Şu anda, Ermeni kıyımı dışında, ‘Genosid midir, değil midir?’ diye tartışılan çok fazla tarihi konu yok ya da en azından bu kadar yaygın bir şekilde bilinen ve izlenen çok fazla ‘genosid’ tartışması bulunmuyor. Ancak kendini mağdur hisseden herkes konuşmaya başlar ve asıl önemlisi, konuştuğu sözün dünyada işitilmesini sağlarsa, St. Barthélemy’den Otuz Yıl Savaşları’na, Aztek ve İnka imparatorluklarının akıbetinden Boxer ayaklanmasına, 1948’in ‘genosid’ tanımına uygun yığınla olay da gündeme gelir.

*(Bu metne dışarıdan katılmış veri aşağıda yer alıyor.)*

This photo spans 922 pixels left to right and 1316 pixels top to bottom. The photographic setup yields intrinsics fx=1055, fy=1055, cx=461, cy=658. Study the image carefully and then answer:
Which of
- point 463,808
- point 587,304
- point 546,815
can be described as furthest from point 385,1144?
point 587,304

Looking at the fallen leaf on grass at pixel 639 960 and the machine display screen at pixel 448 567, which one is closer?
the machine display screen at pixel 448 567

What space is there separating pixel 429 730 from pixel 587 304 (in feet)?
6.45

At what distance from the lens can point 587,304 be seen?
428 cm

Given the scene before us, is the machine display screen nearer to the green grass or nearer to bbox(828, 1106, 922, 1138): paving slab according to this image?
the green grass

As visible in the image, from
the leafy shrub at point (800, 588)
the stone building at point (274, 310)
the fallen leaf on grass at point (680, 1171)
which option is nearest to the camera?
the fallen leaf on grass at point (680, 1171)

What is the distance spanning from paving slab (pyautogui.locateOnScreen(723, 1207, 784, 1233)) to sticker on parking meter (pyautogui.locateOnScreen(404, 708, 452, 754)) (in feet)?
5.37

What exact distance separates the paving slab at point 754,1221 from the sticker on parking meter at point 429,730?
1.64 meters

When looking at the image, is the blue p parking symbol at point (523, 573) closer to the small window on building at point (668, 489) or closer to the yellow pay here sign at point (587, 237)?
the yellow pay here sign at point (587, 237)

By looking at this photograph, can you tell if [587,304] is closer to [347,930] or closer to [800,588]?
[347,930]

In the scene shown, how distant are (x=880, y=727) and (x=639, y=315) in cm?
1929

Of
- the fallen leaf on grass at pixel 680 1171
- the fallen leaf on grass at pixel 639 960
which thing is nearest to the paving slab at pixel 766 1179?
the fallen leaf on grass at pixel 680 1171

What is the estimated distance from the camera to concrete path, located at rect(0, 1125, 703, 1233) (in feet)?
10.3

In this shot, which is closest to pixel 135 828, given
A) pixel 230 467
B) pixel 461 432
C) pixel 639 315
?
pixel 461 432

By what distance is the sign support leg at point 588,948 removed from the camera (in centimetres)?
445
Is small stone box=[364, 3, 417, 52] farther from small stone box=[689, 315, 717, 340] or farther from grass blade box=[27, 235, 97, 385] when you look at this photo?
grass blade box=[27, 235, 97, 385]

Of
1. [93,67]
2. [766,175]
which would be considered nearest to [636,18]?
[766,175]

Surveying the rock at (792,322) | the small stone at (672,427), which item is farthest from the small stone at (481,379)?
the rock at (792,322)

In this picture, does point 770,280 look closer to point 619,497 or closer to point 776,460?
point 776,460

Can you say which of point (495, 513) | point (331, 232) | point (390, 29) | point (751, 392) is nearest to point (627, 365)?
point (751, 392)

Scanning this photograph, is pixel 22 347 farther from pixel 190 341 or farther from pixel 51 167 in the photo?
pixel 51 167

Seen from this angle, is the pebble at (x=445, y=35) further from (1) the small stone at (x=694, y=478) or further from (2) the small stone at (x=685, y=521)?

Kitlesel kıyım yapacak güce sahip olan, ama bunu bir biçimde kullanmamış bir insan topluluğu bulmakta zorluk çekeriz. Kıyımın sadece ve sadece tek taraflı işlediği örnekler bulmakta da zorlanırız. Balkanlar’da Osmanlı imparatorluktur, devlettir, yani güçlüdür. Egemenliğini tehdit eden hareketlere karşı -Sırbistan’da, Bulgaristan’da, Yunanistan’da- serttir.
Ama söz konusu toplumlar da ellerine fırsat geçirdikleri zaman daha farklı davranmamışlardır. Verdirdikleri telefat daha azsa, ya zaten başka öldürülecek adam kalmamıştır ya da imkânları o kadarına yetmiştir.
1948 tanımı kimliğe ilişkin ölçüler getiriyor ama ideolojiye pek değinmiyor. Tanımı olduğundan daha da genişletme pahasına, bunun da yeri olması gerektiğini düşünüyorum. Sözgelişi, bu konu açıldığında, Ruanda’dan, Kamboçya’dan örnek veriyoruz; ama Endonezya’daki iki yüz küsur bin insanın komünist olduğu için öldürüldüğü kıyım akla gelmiyor, telaffuz edilmiyor. Oysa son analizde konumuz ‘insan öldürmek’, daha doğrusu ‘topluca insan öldürmek’. Endonezya gibi olguları da eklediğimizde varolan liste iyice uzayacaktır.
Sonuç olarak, eldeki maddenin bugün vardığımız deneyimler birikimi çerçevesinde yeniden değerlendirilmesi gerektiğini düşünüyorum. Hukukun iyi işlemesi eylemler arasındaki ayrım çizgilerini bulandırmakla değil, netleştirmekle mümkün olur.
Bu konuya devam edeceğim.
Yorumlar kapatıldı.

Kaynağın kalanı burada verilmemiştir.